◆ The data ◆
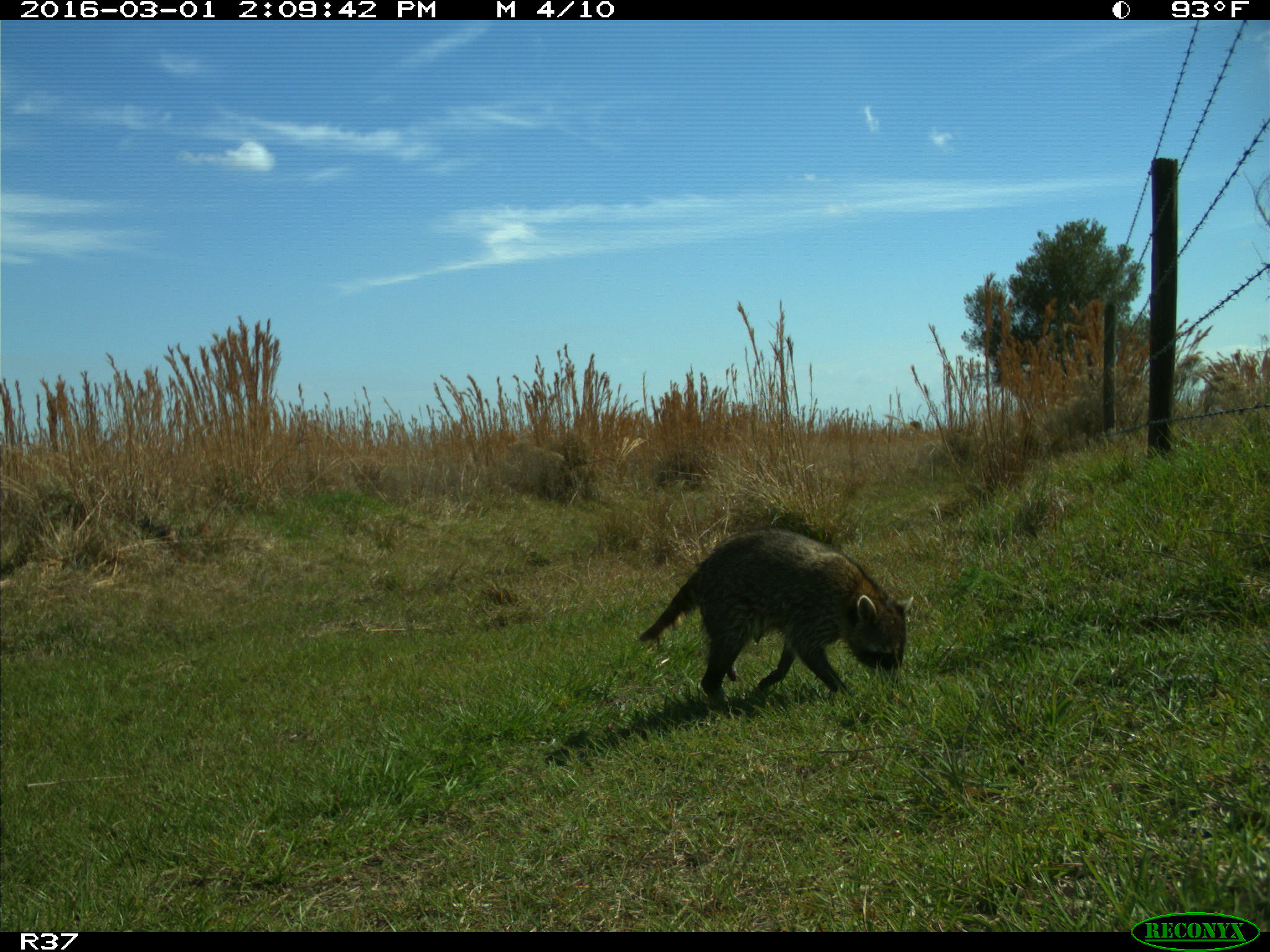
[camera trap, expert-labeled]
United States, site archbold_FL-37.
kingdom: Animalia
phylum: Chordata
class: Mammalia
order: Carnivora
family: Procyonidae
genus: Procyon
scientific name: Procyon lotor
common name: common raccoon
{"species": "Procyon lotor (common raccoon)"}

◆ About this exercise ◆
Your response should consist solely of the lines from the one that holds "phylum: Chordata" through the end of the listing above, reproduced exactly.

◆ Result for this exercise ◆
phylum: Chordata
class: Mammalia
order: Carnivora
family: Procyonidae
genus: Procyon
scientific name: Procyon lotor
common name: common raccoon
{"species": "Procyon lotor (common raccoon)"}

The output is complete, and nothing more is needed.